"For everyone who asks receives; the one who seeks finds; and to the one who knocks, the door will be opened” (Matt. 7:8). This prelude to Jesus’ teaching on the Golden Rule is the basis of everything that occurs within the St. Pius X Catholic High School Theology Department.
From the moment students enter our classroom doors, our department strives to reach all students in the various stages of their faith journeys as they ask questions about life and ultimate meaning and seek truth in our world today. The department pursues these goals by:
- Grounding all teaching in Catholic doctrine according to the Magisterium
- Calling students to continual conversion and a deeper relationship with the Lord
- Encouraging students to develop and nourish an active sacramental life by offering opportunities for reception of the Eucharist and Reconciliation
- Fostering classroom environments that encourage questioning and a continual search for truth, so that students are able to integrate their faith life into their overall life as members of the St.
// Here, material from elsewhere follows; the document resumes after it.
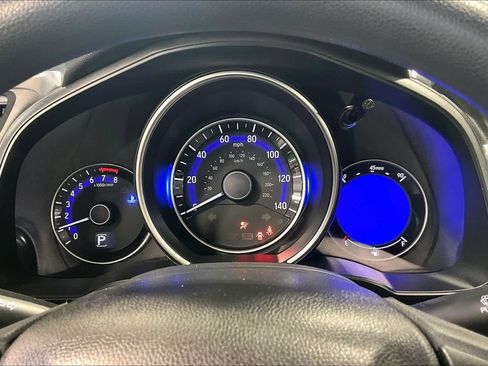 Used 2015 Honda Fit EX image 25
Pius X Community and into the world at large
- Exploring the faiths and beliefs of major world religions so that students have the opportunity to compare and contrast what the Church teaches with alternative worldviews, thereby inviting them to conclude that the Gospel is the truest and surest path to joy and salvation.
- Recognize that the chief role of Catholic religious education is to cultivate and encourage the spiritual development of students who are, according to Christian anthropology, “loved by God, with a mission on earth, and a destiny that is immortal;” bearing this in mind, the Department cultivates in academic, spiritual, and service-oriented ways the virtues of self-respect, self-love, and of love for others - a love that is universal.
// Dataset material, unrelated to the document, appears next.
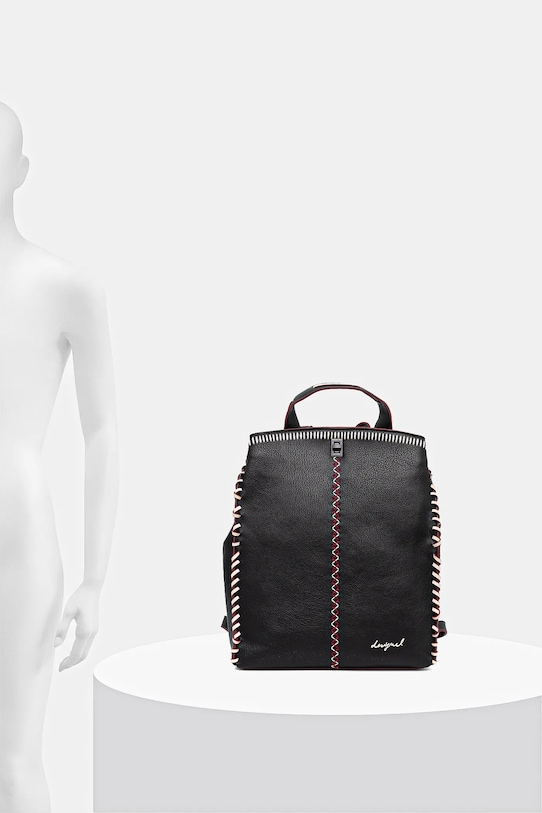 Раница Desigual MANHATTAN PESPUNTES 25WAKP17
- Bearing in mind that the Lord Jesus came to live among us to show us the Father’s love, the Theology Department teaches all curriculum with a focus on following the Lord’s command to “love one another as I have loved you (John 13:34).”
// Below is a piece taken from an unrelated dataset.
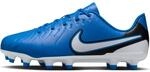 Nike DV4352-400 Nike Jr. Tiempo Legend 10 Club MG Herren Glacier Blue/Blue...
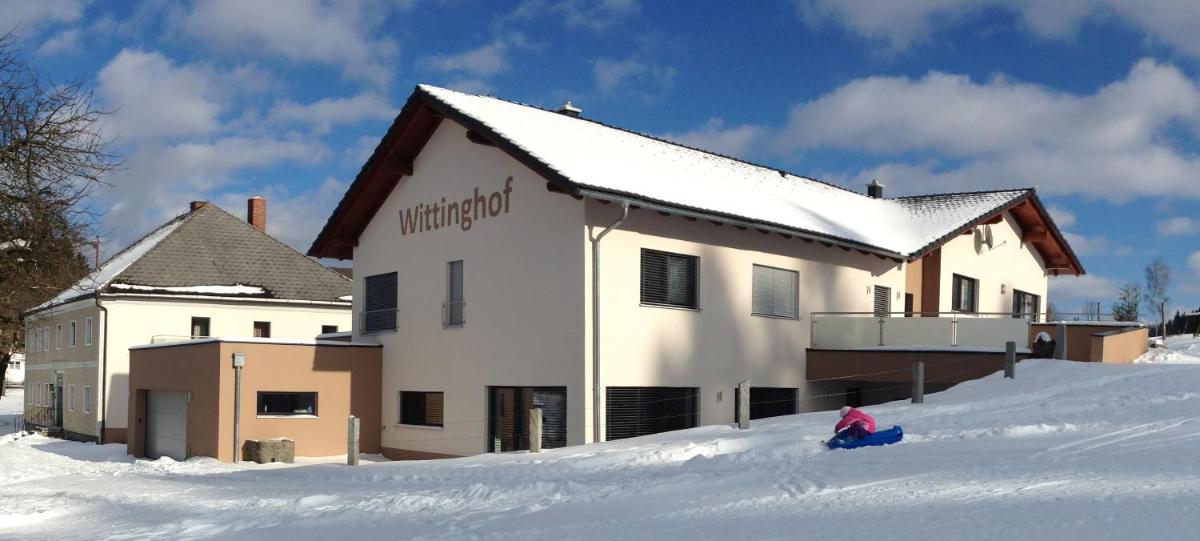 Wittinghof - Housity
- Grounded in the Lord’s command to “love one another,” the Theology Department strives to cultivate the basic elements of a Christian social ethic, based on the following key components:
- The human person, who is the central focus of the social order
- Justice, which is the recognition of the rights of each individual
- Honesty, which is the basic condition for all human relationships
- Freedom, which is the basic right of each individual and of society
- The justice to which all men and women have a right as children of God
- The Theology Department also strives to cultivate among students an awareness of the reality that the goods of the earth are gifts of God, and are not the privilege of some individuals or groups while others are deprived of them.
- The Theology Department encourages each student to develop a willingness to embrace life, and also his or her own unique vocation, as a fulfilment of God's will.
- The Theology Department seeks to help students “discover the real value of the Sacraments,” namely through:
- Demonstrating that the Sacraments “accompany the believer on his or her journey through life,” and “make the mystery of Christ present” in their lives
- Helping students understand “that Jesus Christ is always truly present in the Sacraments which he has instituted,” especially the Eucharist and the Sacrament of Reconciliation
- Guiding students to encounter these religious experiences not as “something externally imposed,” but as “a free and loving response to the God who first loved us”
The Department’s ultimate goal is to foster a deep devotional life rooted in the Sacraments and so create the habit of receiving them for “all the years that follow.”
All quotes are taken from The Religious Dimension of Education in a Catholic School: Congregation for Catholic Education.
The Theology Department invites students to continual conversion and active participation in the Catholic community by providing a learning environment in which they are taught a rigorous academic curriculum coupled with spiritual development practices.
9th Grade: Starting in their freshman year, students are invited and encouraged to develop an understanding of the gifts of worship, sacraments, and traditions that form the basis of our Catholic Identity, in order to cultivate an educated and faithful morality.
10th Grade: In their second year of study, Sophomores are led through the study of scripture, reflecting on the meaning of God’s word from both exegetical and theological perspectives. Discussions center around the applicability of Divine Revelation to students’ lives.
11th Grade: As Juniors, students encounter our Catholic history in order to develop a sense of pride in, and responsibility for, our Catholic heritage, particularly in relation to its role in the development of society today. As students engage the timeline of Christian history, the curriculum intersperses an exploration of four major world religions (Judaism, Islam, Hinduism, and Buddhism), encouraging students to come to an empathetic understanding for the motivations of faith, while garnering a greater appreciation for and understanding of their own tradition
12th Grade: Seeking to prepare and equip students to live out their faith beyond Saint Pius X, the Senior Theology courses examine both the reasonableness of Christianity through the application of logic and philosophy, as well as the role of Catholic Social Teaching today, particularly in the realms of politics, economics, and culture. Reflecting upon Christ’s call in their lives, students are encouraged to respond, through their particular vocation, to the needs facing our contemporary world.